Quando a gente vai se conhecendo, percebemos que é um processo doloroso e até mesmo sombrio, porém muito gratificante. Isso porque na sociedade em que vivemos, temos que ser “normais”. E o que é ser normal? Tudo que foge ao senso comum, tudo que fazemos e é considerado fora das convenções sociais é tachado como atitude Anormal, incorreta, estranha. Mas o que é errado? Porque errar não é permitido? “Bom mesmo é aquele que sabe tudo, acerta tudo”. Sabe tudo o que?
Somos educados a nos penitenciar por qualquer conduta fora do normal, do convencional. Essa ditadura do “normal” impede com que nós enxerguemos que surpreender é muito interessante e que errar é essencial para o crescimento de alguém. Dificilmente crescemos e aprendemos quando estamos felizes e tudo dá certo na vida. O sofrimento e o erro são os combustíveis necessários para que nós voltemos a prestar atenção em nós mesmos, é a oportunidade que temos de nos conhecer melhor, de encontrar algo jamais acessado anteriormente.
Ninguém é “normal”, somos muito complexos. Entretanto nos fazemos quase que iguais em atitudes e condutas. Temos medo de acessar parte de nosso inconsciente, temos receio de encarar o nosso outro lado, o qual está ali nos mostrando que sim, somos capazes de tudo. Porém, se nos permitirmos acessar, adquirindo essa consciência, teremos maior controle sobre nós mesmos, conviveríamos melhor com as diferenças e julgaríamos menos os outros.
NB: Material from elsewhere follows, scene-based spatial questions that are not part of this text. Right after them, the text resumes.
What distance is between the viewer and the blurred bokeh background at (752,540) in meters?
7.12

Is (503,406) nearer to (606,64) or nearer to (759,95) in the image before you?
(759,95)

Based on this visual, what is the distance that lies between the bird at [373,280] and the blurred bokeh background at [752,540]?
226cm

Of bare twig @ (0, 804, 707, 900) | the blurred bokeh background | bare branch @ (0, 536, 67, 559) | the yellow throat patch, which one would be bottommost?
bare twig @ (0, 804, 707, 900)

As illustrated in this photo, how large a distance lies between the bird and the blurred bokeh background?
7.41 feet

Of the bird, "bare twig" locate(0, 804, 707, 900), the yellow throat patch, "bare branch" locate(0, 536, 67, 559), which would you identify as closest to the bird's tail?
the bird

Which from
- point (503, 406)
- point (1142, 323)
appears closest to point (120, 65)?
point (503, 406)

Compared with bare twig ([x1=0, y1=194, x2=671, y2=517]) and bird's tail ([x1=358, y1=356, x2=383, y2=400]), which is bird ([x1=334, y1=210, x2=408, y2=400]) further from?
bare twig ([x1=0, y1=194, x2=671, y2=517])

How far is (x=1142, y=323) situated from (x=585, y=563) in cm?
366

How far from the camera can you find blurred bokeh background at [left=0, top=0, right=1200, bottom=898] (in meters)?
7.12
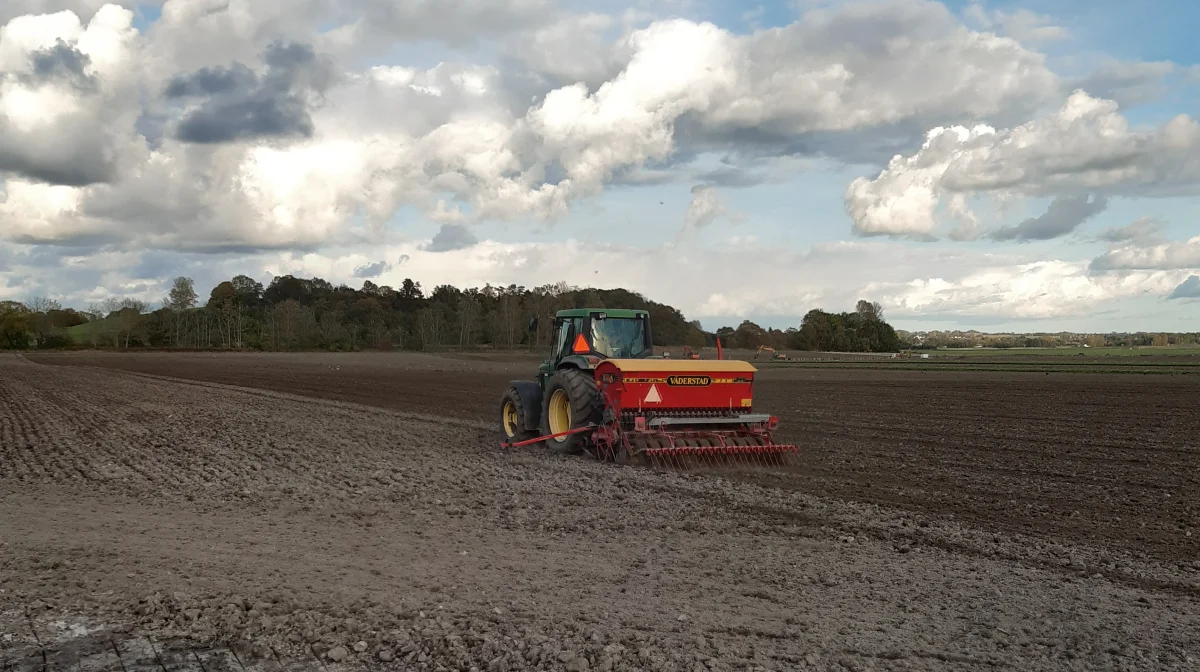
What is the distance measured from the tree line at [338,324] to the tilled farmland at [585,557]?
54919 mm

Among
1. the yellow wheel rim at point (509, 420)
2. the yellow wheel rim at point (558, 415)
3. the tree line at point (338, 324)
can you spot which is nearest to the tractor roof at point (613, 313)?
the yellow wheel rim at point (558, 415)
Quando Murray Stein escreve sobre personas e sombras a partir da literatura de Jung, nos faz repensar quem somos e a imagem que queremos passar de nós mesmos:
“A maioria das pessoas vêem-se como decentes e conduzem-se de acordo com as regras da decência e da correção em seus círculos sociais, e só revelam elementos sombrios por acidentes, em sonhos ou quando impelidas a extremos. Para elas, o lado sombrio do ego ainda funciona, mas através do inconsciente, manipulando o meio ambiente e a psique para que certas intenções e necessidades sejam satisfeitas de um modo socialmente aceitável. O que o ego quer na sombra, entretanto, não é necessariamente mau em si e de si e, com frequência, a sombra, uma vez enfrentada, não é tão perversa quanto se imaginou.” (STEIN, 1998, p. 99)
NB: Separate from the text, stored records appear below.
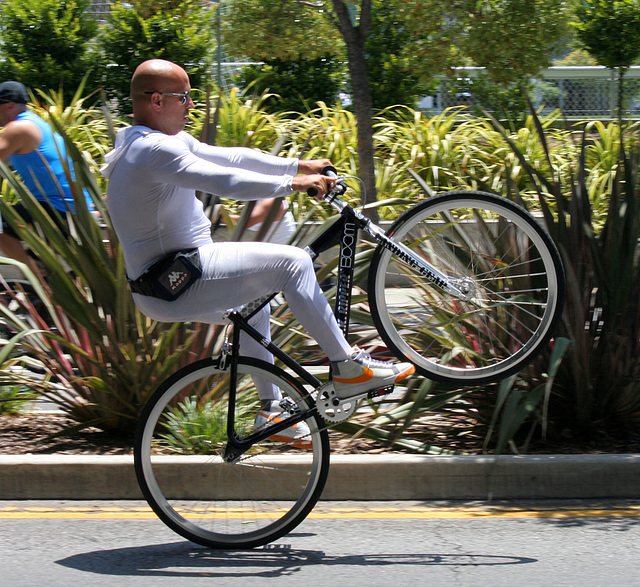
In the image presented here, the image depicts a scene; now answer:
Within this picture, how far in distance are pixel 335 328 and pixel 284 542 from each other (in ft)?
3.32

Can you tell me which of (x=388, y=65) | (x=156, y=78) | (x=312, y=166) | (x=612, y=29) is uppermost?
(x=612, y=29)

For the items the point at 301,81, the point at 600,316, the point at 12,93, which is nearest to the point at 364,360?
the point at 600,316

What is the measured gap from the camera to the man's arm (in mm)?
6562

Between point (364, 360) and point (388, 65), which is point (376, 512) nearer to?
point (364, 360)

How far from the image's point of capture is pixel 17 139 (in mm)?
6578

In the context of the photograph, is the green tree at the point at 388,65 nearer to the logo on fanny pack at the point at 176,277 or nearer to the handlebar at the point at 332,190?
the handlebar at the point at 332,190

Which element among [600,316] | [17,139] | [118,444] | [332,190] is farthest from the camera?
[17,139]

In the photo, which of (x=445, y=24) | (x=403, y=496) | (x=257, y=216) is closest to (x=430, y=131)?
(x=445, y=24)

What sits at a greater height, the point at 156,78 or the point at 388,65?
the point at 388,65

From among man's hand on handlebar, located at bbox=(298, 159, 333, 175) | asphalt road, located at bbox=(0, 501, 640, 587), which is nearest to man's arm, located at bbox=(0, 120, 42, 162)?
asphalt road, located at bbox=(0, 501, 640, 587)

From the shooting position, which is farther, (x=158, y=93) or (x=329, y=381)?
(x=329, y=381)

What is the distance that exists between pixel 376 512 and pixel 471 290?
115 centimetres

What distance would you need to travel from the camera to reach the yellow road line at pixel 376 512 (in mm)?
4391

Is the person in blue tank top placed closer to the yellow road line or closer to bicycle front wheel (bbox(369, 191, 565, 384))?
the yellow road line
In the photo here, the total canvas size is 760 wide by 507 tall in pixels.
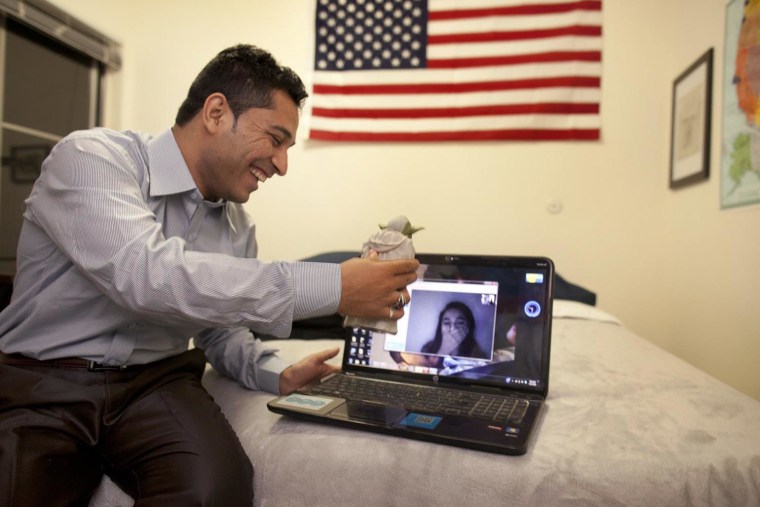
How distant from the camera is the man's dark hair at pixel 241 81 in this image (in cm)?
105

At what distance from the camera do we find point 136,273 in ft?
2.46

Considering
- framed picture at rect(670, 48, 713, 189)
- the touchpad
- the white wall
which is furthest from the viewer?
the white wall

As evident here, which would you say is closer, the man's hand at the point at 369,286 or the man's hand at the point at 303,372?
the man's hand at the point at 369,286

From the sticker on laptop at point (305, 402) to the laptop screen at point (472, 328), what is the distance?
0.65 feet

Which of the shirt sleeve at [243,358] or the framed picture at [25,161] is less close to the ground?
the framed picture at [25,161]

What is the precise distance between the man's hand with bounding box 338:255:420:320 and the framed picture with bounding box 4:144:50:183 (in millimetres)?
2194

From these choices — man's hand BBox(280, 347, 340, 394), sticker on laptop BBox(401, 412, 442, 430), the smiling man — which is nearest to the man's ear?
the smiling man

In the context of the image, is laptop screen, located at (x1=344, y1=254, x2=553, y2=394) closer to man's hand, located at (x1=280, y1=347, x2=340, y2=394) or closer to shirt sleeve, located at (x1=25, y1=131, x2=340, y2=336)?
man's hand, located at (x1=280, y1=347, x2=340, y2=394)

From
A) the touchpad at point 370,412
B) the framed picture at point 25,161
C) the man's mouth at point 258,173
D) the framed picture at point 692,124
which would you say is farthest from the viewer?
the framed picture at point 25,161

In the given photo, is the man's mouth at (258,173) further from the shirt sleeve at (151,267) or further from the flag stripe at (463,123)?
the flag stripe at (463,123)

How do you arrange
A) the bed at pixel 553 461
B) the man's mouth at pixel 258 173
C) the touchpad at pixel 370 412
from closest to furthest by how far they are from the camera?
the bed at pixel 553 461 → the touchpad at pixel 370 412 → the man's mouth at pixel 258 173

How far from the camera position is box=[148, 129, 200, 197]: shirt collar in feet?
3.30

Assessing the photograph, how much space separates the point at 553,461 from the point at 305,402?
41 cm

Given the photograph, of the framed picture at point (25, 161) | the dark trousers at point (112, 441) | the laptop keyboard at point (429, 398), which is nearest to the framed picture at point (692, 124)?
the laptop keyboard at point (429, 398)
Acredito que nós atores temos a obrigação de acessar a sombra, trazendo para a consciência elementos e sentimentos que nos abram possibilidades, que nos permitam viver a história de um personagem com verdade, mapeando as sensações no corpo, através da união de pensamento e estado físico, e assim perder o controle do “como vai chegar”, somente tendo consciência de “onde vai chegar”.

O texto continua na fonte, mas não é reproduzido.